De acordo com Philippe Ariès, a morte na Idade Média era menos ocultada que na Idade Moderna. Para ele, na sociedade medieval havia uma “morte domada”, os doentes sabiam que iam morrer e já iniciavam em vida os rituais de despedida. Assim, as pessoas morriam de forma mais calma e serena, pois tinham consciência de que o fim era inevitável. Na sociedade moderna, passa-se a temer a morte não apenas de si mesmo, mas também a morte do outro. Desse modo, o culto aos mortos e aos cemitérios vai ganhando espaço e a influência religiosa é determinante para as reações diante da hora derradeira.
Conforme Ariès, no mundo moderno teríamos passado para a “morte invertida”, assim, o acontecimento social teria se transformado em um acontecimento privado, no qual as suas evidências deveriam ser apagadas do cotidiano.

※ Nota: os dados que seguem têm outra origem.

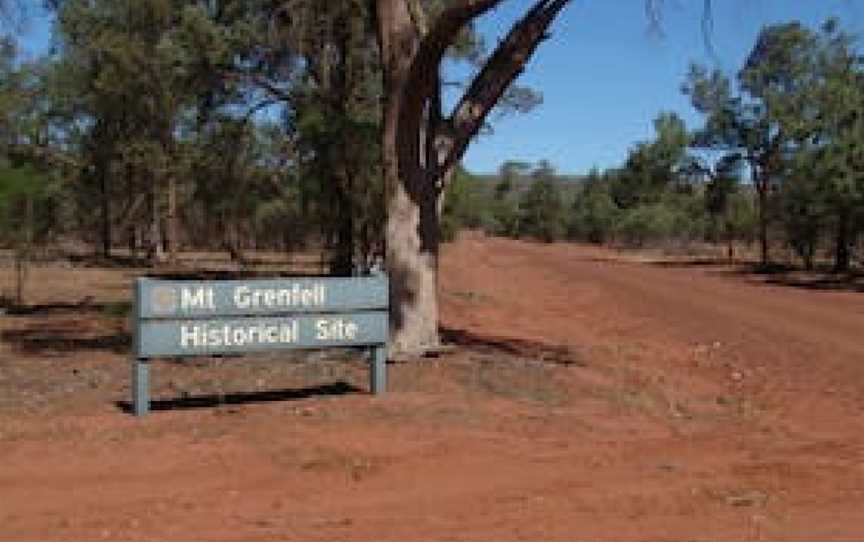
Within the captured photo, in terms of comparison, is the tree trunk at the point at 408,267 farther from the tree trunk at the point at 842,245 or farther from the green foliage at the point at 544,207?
the green foliage at the point at 544,207

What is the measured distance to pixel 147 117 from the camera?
42000 mm

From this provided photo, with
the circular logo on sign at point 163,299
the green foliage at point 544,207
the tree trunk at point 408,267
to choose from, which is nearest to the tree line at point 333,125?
the tree trunk at point 408,267

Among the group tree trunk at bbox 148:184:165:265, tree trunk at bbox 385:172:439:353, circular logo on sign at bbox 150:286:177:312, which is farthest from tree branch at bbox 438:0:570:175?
tree trunk at bbox 148:184:165:265

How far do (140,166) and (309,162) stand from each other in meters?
23.7

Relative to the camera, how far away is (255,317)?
39.5 feet

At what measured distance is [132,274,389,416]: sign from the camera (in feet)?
38.0

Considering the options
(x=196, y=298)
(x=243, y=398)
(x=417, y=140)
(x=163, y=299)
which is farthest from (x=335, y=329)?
(x=417, y=140)

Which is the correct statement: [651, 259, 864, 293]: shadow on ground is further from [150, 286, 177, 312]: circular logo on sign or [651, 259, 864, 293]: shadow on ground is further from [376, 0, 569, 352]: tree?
[150, 286, 177, 312]: circular logo on sign

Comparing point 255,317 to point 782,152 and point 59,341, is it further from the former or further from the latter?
point 782,152

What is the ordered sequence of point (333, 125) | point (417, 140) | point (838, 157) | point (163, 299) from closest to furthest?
point (163, 299) → point (417, 140) → point (333, 125) → point (838, 157)

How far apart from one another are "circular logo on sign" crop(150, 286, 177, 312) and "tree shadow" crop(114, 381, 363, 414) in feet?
3.14

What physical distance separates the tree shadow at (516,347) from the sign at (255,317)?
13.9ft

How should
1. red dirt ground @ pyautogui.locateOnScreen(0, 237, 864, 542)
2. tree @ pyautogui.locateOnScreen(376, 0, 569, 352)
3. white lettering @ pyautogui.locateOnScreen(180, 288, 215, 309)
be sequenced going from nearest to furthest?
→ red dirt ground @ pyautogui.locateOnScreen(0, 237, 864, 542)
white lettering @ pyautogui.locateOnScreen(180, 288, 215, 309)
tree @ pyautogui.locateOnScreen(376, 0, 569, 352)

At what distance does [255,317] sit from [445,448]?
7.48ft
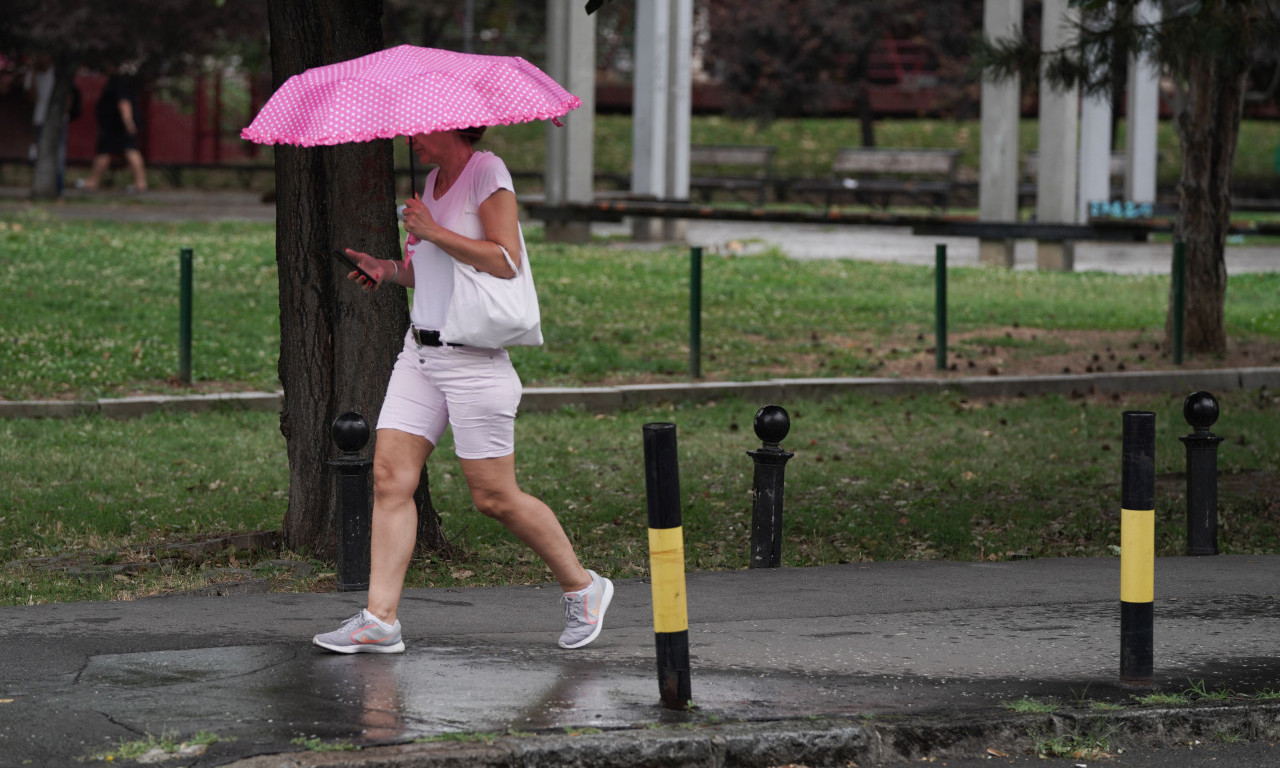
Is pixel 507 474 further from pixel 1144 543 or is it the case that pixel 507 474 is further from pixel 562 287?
pixel 562 287

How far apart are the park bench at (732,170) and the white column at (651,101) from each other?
26.6 ft

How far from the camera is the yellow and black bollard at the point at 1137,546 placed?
568 centimetres

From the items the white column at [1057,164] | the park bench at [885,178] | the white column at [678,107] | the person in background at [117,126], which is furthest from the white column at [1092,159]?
the person in background at [117,126]

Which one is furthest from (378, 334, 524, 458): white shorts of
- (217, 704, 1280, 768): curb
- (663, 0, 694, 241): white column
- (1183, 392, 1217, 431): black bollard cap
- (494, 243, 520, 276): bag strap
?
(663, 0, 694, 241): white column

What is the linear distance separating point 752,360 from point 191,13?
1825 centimetres

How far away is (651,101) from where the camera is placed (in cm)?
Result: 2664

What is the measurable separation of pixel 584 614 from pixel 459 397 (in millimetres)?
902

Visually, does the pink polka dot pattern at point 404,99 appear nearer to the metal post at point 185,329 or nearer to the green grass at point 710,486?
the green grass at point 710,486

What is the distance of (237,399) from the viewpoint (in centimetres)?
Answer: 1250

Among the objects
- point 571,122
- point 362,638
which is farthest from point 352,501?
point 571,122

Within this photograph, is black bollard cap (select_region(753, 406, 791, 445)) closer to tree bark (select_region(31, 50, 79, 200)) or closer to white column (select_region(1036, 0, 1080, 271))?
white column (select_region(1036, 0, 1080, 271))

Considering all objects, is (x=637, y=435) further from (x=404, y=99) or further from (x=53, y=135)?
(x=53, y=135)

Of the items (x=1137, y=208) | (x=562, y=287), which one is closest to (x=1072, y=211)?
(x=1137, y=208)

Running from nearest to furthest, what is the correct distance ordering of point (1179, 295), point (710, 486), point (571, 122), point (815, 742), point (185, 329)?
point (815, 742) → point (710, 486) → point (185, 329) → point (1179, 295) → point (571, 122)
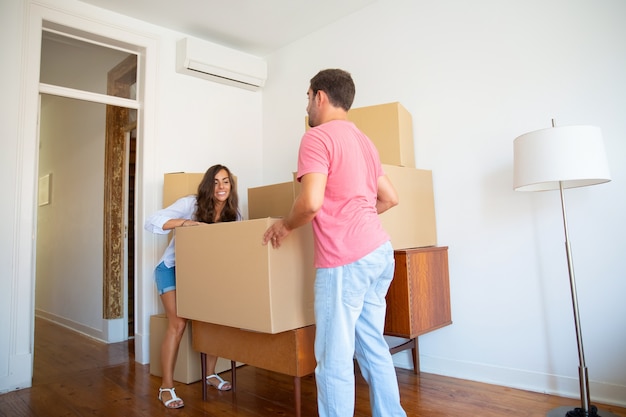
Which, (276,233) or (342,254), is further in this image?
(276,233)

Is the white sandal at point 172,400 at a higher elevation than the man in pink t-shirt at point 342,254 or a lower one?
lower

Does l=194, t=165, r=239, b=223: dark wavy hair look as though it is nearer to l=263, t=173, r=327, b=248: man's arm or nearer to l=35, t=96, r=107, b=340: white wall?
l=263, t=173, r=327, b=248: man's arm

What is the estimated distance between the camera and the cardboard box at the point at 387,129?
2.29 meters

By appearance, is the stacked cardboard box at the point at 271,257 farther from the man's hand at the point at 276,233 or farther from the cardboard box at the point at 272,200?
the cardboard box at the point at 272,200

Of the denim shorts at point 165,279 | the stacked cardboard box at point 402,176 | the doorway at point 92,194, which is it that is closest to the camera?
the stacked cardboard box at point 402,176

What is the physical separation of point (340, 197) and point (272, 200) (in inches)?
54.8

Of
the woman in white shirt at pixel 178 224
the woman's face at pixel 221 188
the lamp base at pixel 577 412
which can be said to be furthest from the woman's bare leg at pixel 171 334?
the lamp base at pixel 577 412

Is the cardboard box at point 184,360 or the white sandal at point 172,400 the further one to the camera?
the cardboard box at point 184,360

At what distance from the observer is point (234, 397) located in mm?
2146

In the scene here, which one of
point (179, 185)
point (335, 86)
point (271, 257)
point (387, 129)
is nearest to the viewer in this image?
point (335, 86)

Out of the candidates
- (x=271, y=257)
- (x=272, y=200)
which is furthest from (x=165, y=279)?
(x=271, y=257)

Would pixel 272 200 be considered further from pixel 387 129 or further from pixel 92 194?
pixel 92 194

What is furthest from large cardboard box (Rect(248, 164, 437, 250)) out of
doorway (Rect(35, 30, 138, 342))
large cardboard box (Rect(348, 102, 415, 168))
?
doorway (Rect(35, 30, 138, 342))

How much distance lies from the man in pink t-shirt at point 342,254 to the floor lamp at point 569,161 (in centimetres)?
77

Norbert Elias defende a ideia de que as sociedades antigas tinham uma concepção mitologizada da morte, o que era sustentado pela crença de que existiria uma outra vida em locais como o Hades, o Inferno ou o Paraíso. No mundo pós-moderno, essa visão sobre o que viria depois da morte é muito influenciada pela religião, mas o modo como lidamos com o fim é, na maior parte das vezes, um tabu. Para Elias, essa necessidade de manter a morte distante da vida social está diretamente ligada ao desejo que o ser humano tem de alcançar a imortalidade e de querer apagar qualquer evidência de sua finitude.
Apesar de estar frequentemente escancarada por causa do cotidiano violento que encaramos diariamente, a morte é tratada como um assunto interditado, marcado pelo medo, pela tristeza e pelo sofrimento e que, portanto, deve ser evitado o máximo possível.
Os avanços da medicina permitiram uma longevidade maior, o que também contribuiu para essa mudança de perspectiva em relação à morte, não só porque agora ela passa por um processo de medicalização que faz de tudo para evitá-la como também porque, na maior parte das vezes, as pessoas morrem em hospitais que tentam até o último instante prolongar as suas vidas. Os rituais fúnebres também passam a ser terceirizados e empresas funerárias cuidam de todo o processo, tirando das famílias o ritual de preparar o corpo, vesti-lo e velá-lo em suas casas.
Em seu “Sermão de Quarta-feira de Cinza”, Padre Antonio Vieira dizia que “saber morrer é a maior façanha”, no entanto, a sociedade pós-moderna parece não querer aprender a lidar com essa façanha, há uma preocupação muito maior com a busca de formas de prolongar a vida do que com a preparação para encarar com serenidade esse mal irremediável.
Referências:
ARIÈS, Philippe. “Ahistória da morte no ocidente: da idade média aos nossos dias”. Rio de Janeiro: Ediouro, 2003.
ELIAS, Norbert. “A solidão dos moribundos: seguido de envelhecer e morrer”. Rio de Janeiro: Jorge Zahar Editor, 2001.
BAYARD, Jean Pierre. “Sentido oculto dos ritos mortuários: morrer é morrer?” São Paulo: Paulus, 1996.